Data for the task:
┄┄┄┄┄┄

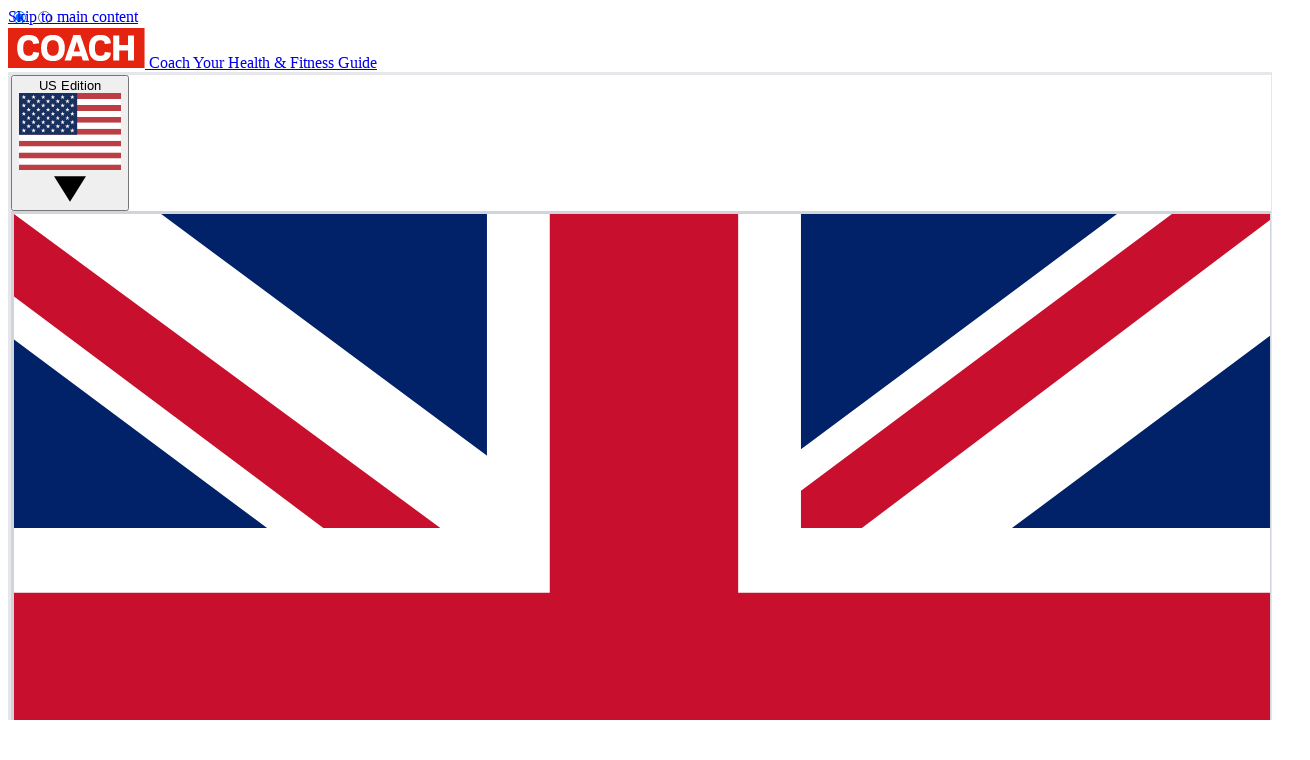

--- FILE ---
content_type: text/css; charset=UTF-8
request_url: https://vanilla.futurecdn.net/coachmag/1526365/media/css/coachmag.min.css
body_size: 535
content:
@layer legacy{.primary-nav .burgerbar{background-color:#fff}.masthead-item.button-search .icon-search .icon-image{fill:currentColor}.icon.icon-search{color:#000}span.icon.icon-search svg{fill:#000}.icon-instagram{background:#de3073}.list-text-links .list-title{border-top:2px solid var(--flexi-secondary_color_4, #e42311);border-bottom:2px solid var(--flexi-secondary_color_4, #e42311);font-size:100%}.flexi-page.responsive.flexi-home .widget.widget-dynamic header .list-title{border-top:none!important;font-size:20px!important;border-bottom:2px solid var(--flexi-secondary_color_4, #e42311)}.feature-block.top-featured .feature-block-item-wrapper a:hover .article-name{color:#fff;text-decoration:underline!important}.top-featured .feature-block-item,.widget-dynamic-experts-block .carousel-multi-css.carousel-multi-css-mini .carousel-multi-css-item-wrapper a:hover .carousel-multi-css-item{background-color:transparent}.feature-block.top-featured .feature-block-item-wrapper{background-color:var(--flexi-brand_color_1, #33434e)}.listingResult .free-text-label{color:var(--flexi-secondary_color_4, #e42311)}.listingResult a.category-link{background-color:var(--flexi-brand_color_2)}.feature-block-item-wrapper,.feature-block-item-wrapper .article-name{color:#fff}.feature-block.top-featured .feature-block-item-wrapper:hover .article-name{color:#fff!important}.widget-dynamic .more-link{background-color:var(--flexi-secondary_color_4, #e42311)!important}.burgerbar{border-bottom:3px solid var(--flexi-brand_color_1)}.burgerbar .button-search,.burgerbar .logo .strapline{color:#000}.burgerbar .nav-subscribe .subscribe-text{font-weight:600}.flexi-page .trending-wrapper .brands-lead,.flexi-page .trending-wrapper .trending-lead{color:var(--flexi-secondary_color_4)}.search-box .icon-search svg{fill:#fff!important}@media only screen and (min-width:700px){.burgerbar .nav-subscribe .subscribe-text{background:#ededed}}@media only screen and (max-width:905px){span.strapline{display:none}}@media only screen and (max-width:699px){.menu-hamburger.unchecked:before{border-top:2px solid #333;border-bottom:2px solid #333}.menu-hamburger.unchecked:after{background:#333}.menu-hamburger.checked:before{border-left:2px solid #333!important;border-right:2px solid #333!important}.menu-hamburger.checked:after{background:#333}.burgerbar .logo img{max-height:22px;width:100px}}.widget-dynamic .wdyn-list-view{bottom:-4px}@media (min-width:637px){.van_vid_carousel .van_vid_carousel__padding{padding-top:calc(56.25% + 75px)}}}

┄┄┄┄┄┄

Instructions to follow:
Copy out the records exactly; the pictures stay behind.

Exercise solution:
--- FILE ---
content_type: text/css; charset=UTF-8
request_url: https://vanilla.futurecdn.net/coachmag/1526365/media/css/coachmag.min.css
body_size: 535
content:
@layer legacy{.primary-nav .burgerbar{background-color:#fff}.masthead-item.button-search .icon-search .icon-image{fill:currentColor}.icon.icon-search{color:#000}span.icon.icon-search svg{fill:#000}.icon-instagram{background:#de3073}.list-text-links .list-title{border-top:2px solid var(--flexi-secondary_color_4, #e42311);border-bottom:2px solid var(--flexi-secondary_color_4, #e42311);font-size:100%}.flexi-page.responsive.flexi-home .widget.widget-dynamic header .list-title{border-top:none!important;font-size:20px!important;border-bottom:2px solid var(--flexi-secondary_color_4, #e42311)}.feature-block.top-featured .feature-block-item-wrapper a:hover .article-name{color:#fff;text-decoration:underline!important}.top-featured .feature-block-item,.widget-dynamic-experts-block .carousel-multi-css.carousel-multi-css-mini .carousel-multi-css-item-wrapper a:hover .carousel-multi-css-item{background-color:transparent}.feature-block.top-featured .feature-block-item-wrapper{background-color:var(--flexi-brand_color_1, #33434e)}.listingResult .free-text-label{color:var(--flexi-secondary_color_4, #e42311)}.listingResult a.category-link{background-color:var(--flexi-brand_color_2)}.feature-block-item-wrapper,.feature-block-item-wrapper .article-name{color:#fff}.feature-block.top-featured .feature-block-item-wrapper:hover .article-name{color:#fff!important}.widget-dynamic .more-link{background-color:var(--flexi-secondary_color_4, #e42311)!important}.burgerbar{border-bottom:3px solid var(--flexi-brand_color_1)}.burgerbar .button-search,.burgerbar .logo .strapline{color:#000}.burgerbar .nav-subscribe .subscribe-text{font-weight:600}.flexi-page .trending-wrapper .brands-lead,.flexi-page .trending-wrapper .trending-lead{color:var(--flexi-secondary_color_4)}.search-box .icon-search svg{fill:#fff!important}@media only screen and (min-width:700px){.burgerbar .nav-subscribe .subscribe-text{background:#ededed}}@media only screen and (max-width:905px){span.strapline{display:none}}@media only screen and (max-width:699px){.menu-hamburger.unchecked:before{border-top:2px solid #333;border-bottom:2px solid #333}.menu-hamburger.unchecked:after{background:#333}.menu-hamburger.checked:before{border-left:2px solid #333!important;border-right:2px solid #333!important}.menu-hamburger.checked:after{background:#333}.burgerbar .logo img{max-height:22px;width:100px}}.widget-dynamic .wdyn-list-view{bottom:-4px}@media (min-width:637px){.van_vid_carousel .van_vid_carousel__padding{padding-top:calc(56.25% + 75px)}}}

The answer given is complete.